Pharmacokinetic, Nanotechnology and Gene Therapy Group (PharmaNanoGene), Faculty of Pharmacy, Centro de Investigación Lascaray Ikergunea, University of the Basque Country UPV/EHU, Vitoria-Gasteiz, Spain.
Bioaraba, Microbiology, Infectious Disease, Antimicrobial Agents, and Gene Therapy, Vitoria-Gasteiz, Spain.
Blood Purif. 2023;52(5):464-473. doi: 10.1159/000529264. Epub 2023 Mar 1.
Continuous renal replacement therapies (CRRTs) are frequently used in critically ill patients; however, there are scarce in vitro and in vivo studies showing the extracorporeal elimination of ceftaroline and avibactam. The aim of this study was to assess, through an in vitro model, the extracorporeal elimination of ceftaroline and avibactam by continuous veno-venous hemofiltration (CVVH), continuous veno-venous hemodiafiltration (CVVHDF), and continuous veno-venous hemodialysis (CVVHD), using a polysulfone hemofilter.
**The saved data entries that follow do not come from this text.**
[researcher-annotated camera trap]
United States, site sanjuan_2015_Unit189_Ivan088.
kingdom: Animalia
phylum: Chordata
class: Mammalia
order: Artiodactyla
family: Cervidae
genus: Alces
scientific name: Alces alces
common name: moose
Simulated in vitro experiments were performed using a multiFiltrate machine with a 1.4 m2 Ultraflux® AV600S polysulfone hemofilter. Isofundin® without or with bovine serum albumin was circulated as vehicle for ceftaroline or avibactam. Pre-filter, post-filter, and effluent samples were taken over a period of 60 min, and they were immediately stored at 4°C until processed in the same day. The quantification of ceftaroline and avibactam in the samples was performed by high-performance liquid chromatography with ultraviolet detection. Protein binding, extraction coefficient (EC), and extracorporeal clearance (CLCRRT) were calculated.
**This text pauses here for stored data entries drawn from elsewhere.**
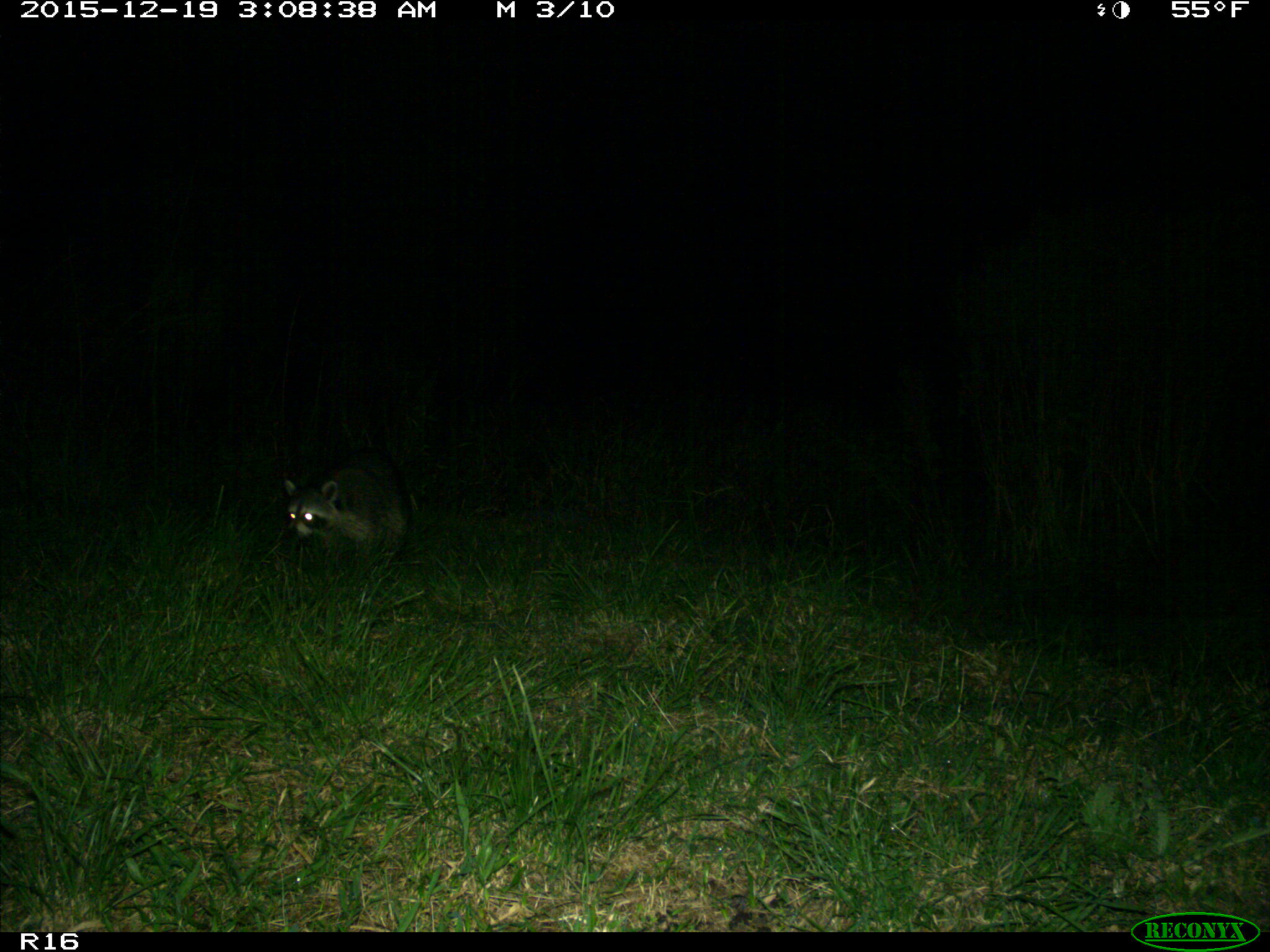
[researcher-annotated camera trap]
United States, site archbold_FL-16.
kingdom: Animalia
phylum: Chordata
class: Mammalia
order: Carnivora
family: Procyonidae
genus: Procyon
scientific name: Procyon lotor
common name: common raccoon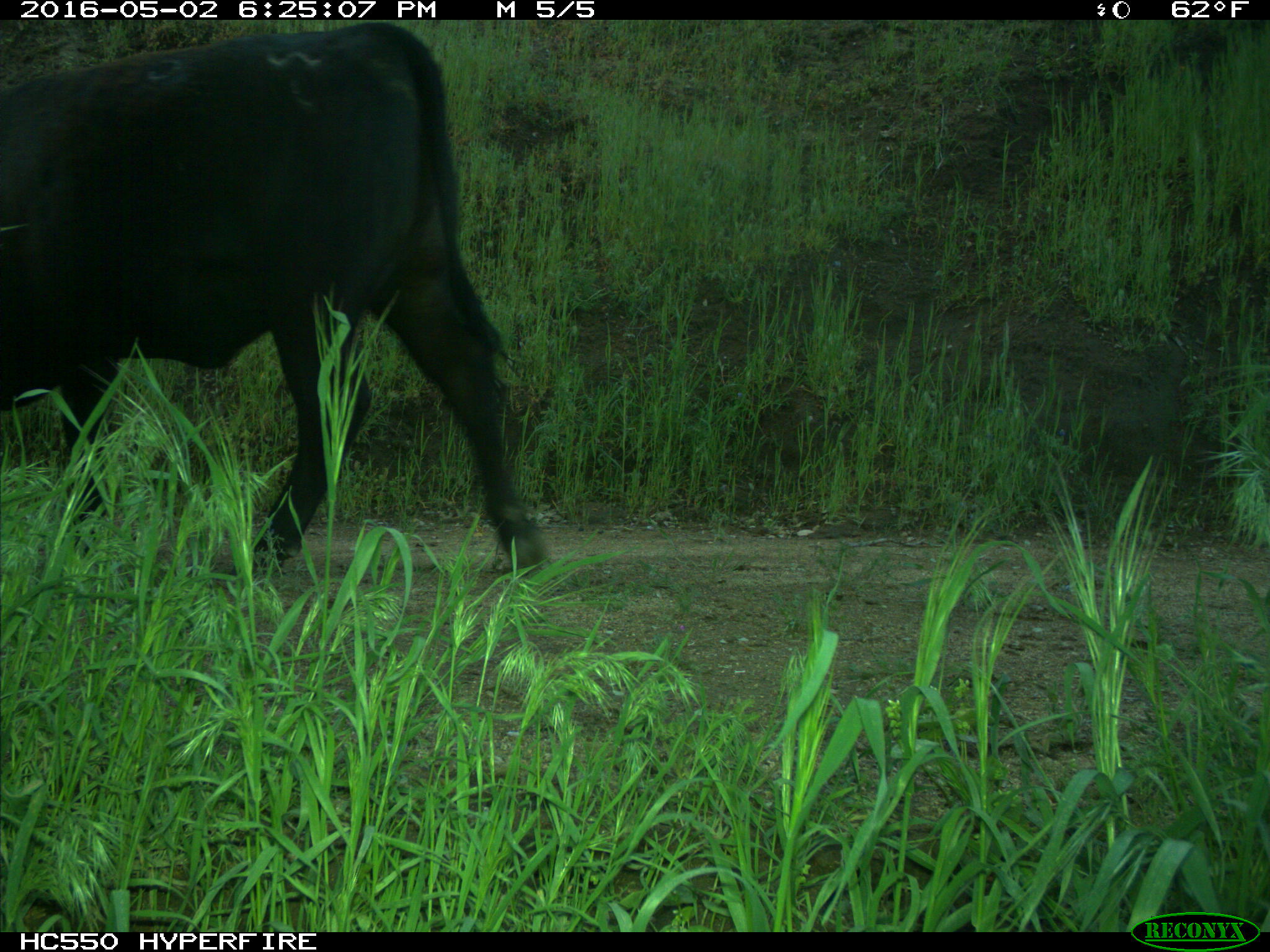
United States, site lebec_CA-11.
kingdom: Animalia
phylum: Chordata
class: Mammalia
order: Artiodactyla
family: Bovidae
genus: Bos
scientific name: Bos taurus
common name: domestic cow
Bos taurus (domestic cow).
The elimination of both ceftaroline and avibactam during the three extracorporeal modalities followed first-order pharmacokinetics. Regardless of the CRRT technique, EC values for both molecules were around 1, similar to the unbound fraction of avibactam (0.96) and higher than the unbound fraction of ceftaroline (0.79). CLCRRT of ceftaroline ranged from 15.63 to 17.66 mL/min when CVVH and CVVHD were used with a flow rate of 1,000 mL/h, and from 29.25 to 32.95 mL/min for the CVVHDF modality with a flow rate of 2,000 mL/h. For avibactam, CLCRRT ranged from 15.07 to 18.82 mL/min for CVVH and CVVHD, and from 33.74 to 34.13 mL/min for CVVHDF.
Avibactam and ceftaroline are extensively removed through the polysulfone membrane, and a dose adjustment may be recommended for patients under CRRT to ensure pharmacodynamic target achievement.
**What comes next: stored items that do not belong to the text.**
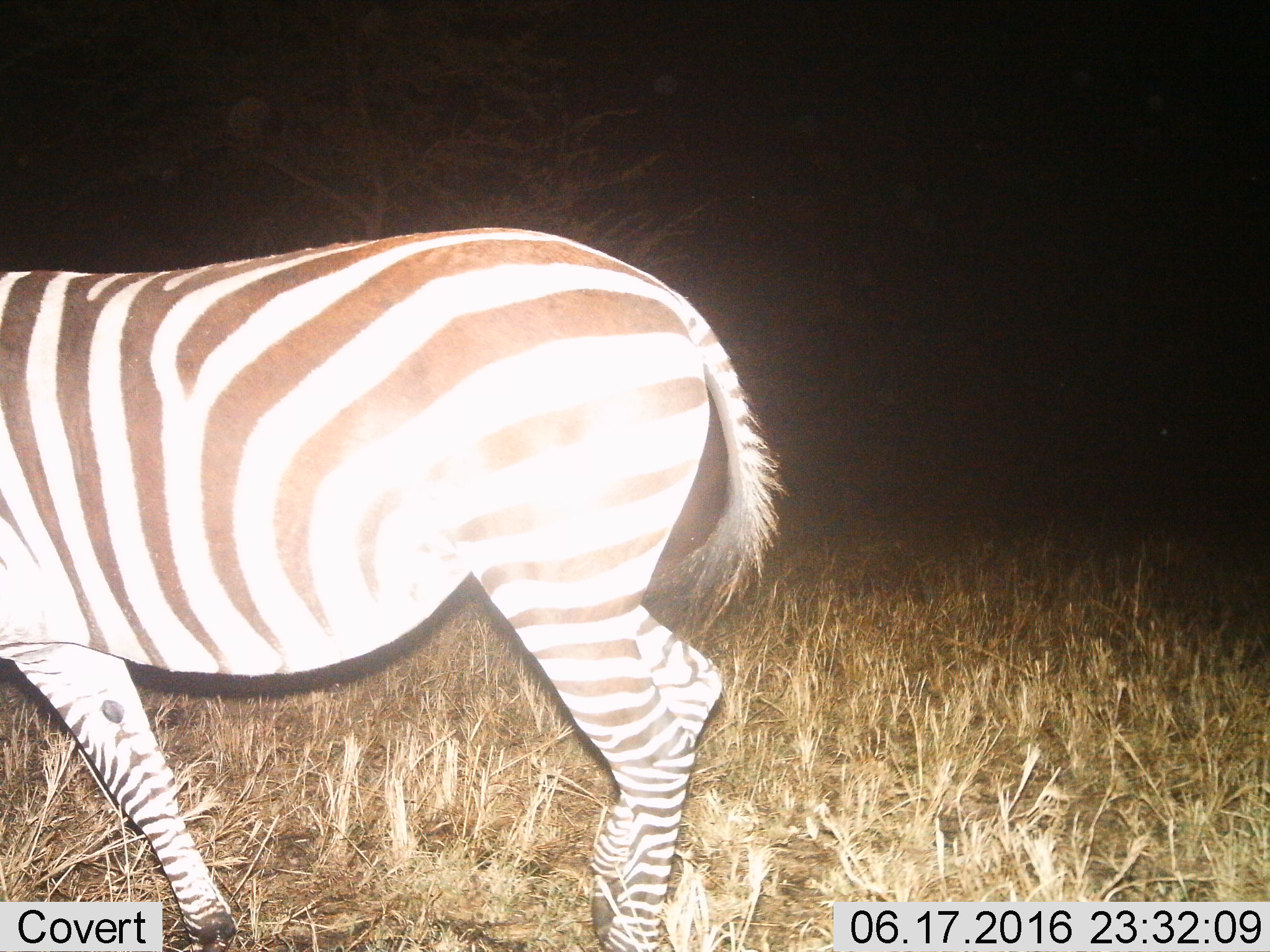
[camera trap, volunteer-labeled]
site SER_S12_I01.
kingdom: Animalia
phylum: Chordata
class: Mammalia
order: Perissodactyla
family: Equidae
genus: Equus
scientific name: Equus quagga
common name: plains zebra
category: zebraplains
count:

连续肾脏替代疗法(CRRT)在重症患者中经常使用;然而,体外和体内研究很少显示头孢他啶和阿维巴坦的体外清除率。本研究的目的是通过体外模型评估头孢他啶和阿维巴坦通过连续静脉-静脉血液滤过(CVVH)、连续静脉-静脉血液透析滤过(CVVHDF)和连续静脉-静脉血液透析(CVVHD)的体外清除率,使用聚砜膜血液滤器。
使用带有 1.4 m2 Ultraflux® AV600S 聚砜膜血液滤器的多滤器机器进行模拟体外实验。Isofundin® 无或有牛血清白蛋白循环作为头孢他啶或阿维巴坦的载体。在 60 分钟的时间内采集预滤器、后滤器和流出物样本,并立即在 4°C 下储存,直到当天处理。通过高效液相色谱法与紫外检测法对样本中的头孢他啶和阿维巴坦进行定量。计算蛋白结合率、萃取系数(EC)和体外清除率(CLCRRT)。
三种体外模式下头孢他啶和阿维巴坦的消除均遵循一级药代动力学。无论 CRRT 技术如何,两种分子的 EC 值均在 1 左右,与阿维巴坦的未结合部分(0.96)相似,高于头孢他啶的未结合部分(0.79)。当使用 1000 mL/h 的流速进行 CVVH 和 CVVHD 时,头孢他啶的 CLCRRT 范围为 15.63 至 17.66 mL/min,而当使用 2000 mL/h 的流速进行 CVVHDF 时,CLCRRT 范围为 29.25 至 32.95 mL/min。对于阿维巴坦,CVVH 和 CVVHD 的 CLCRRT 范围为 15.07 至 18.82 mL/min,CVVHDF 为 33.74 至 34.13 mL/min。
阿维巴坦和头孢他啶通过聚砜膜大量清除,对于接受 CRRT 的患者,可能需要调整剂量以确保达到药效学目标。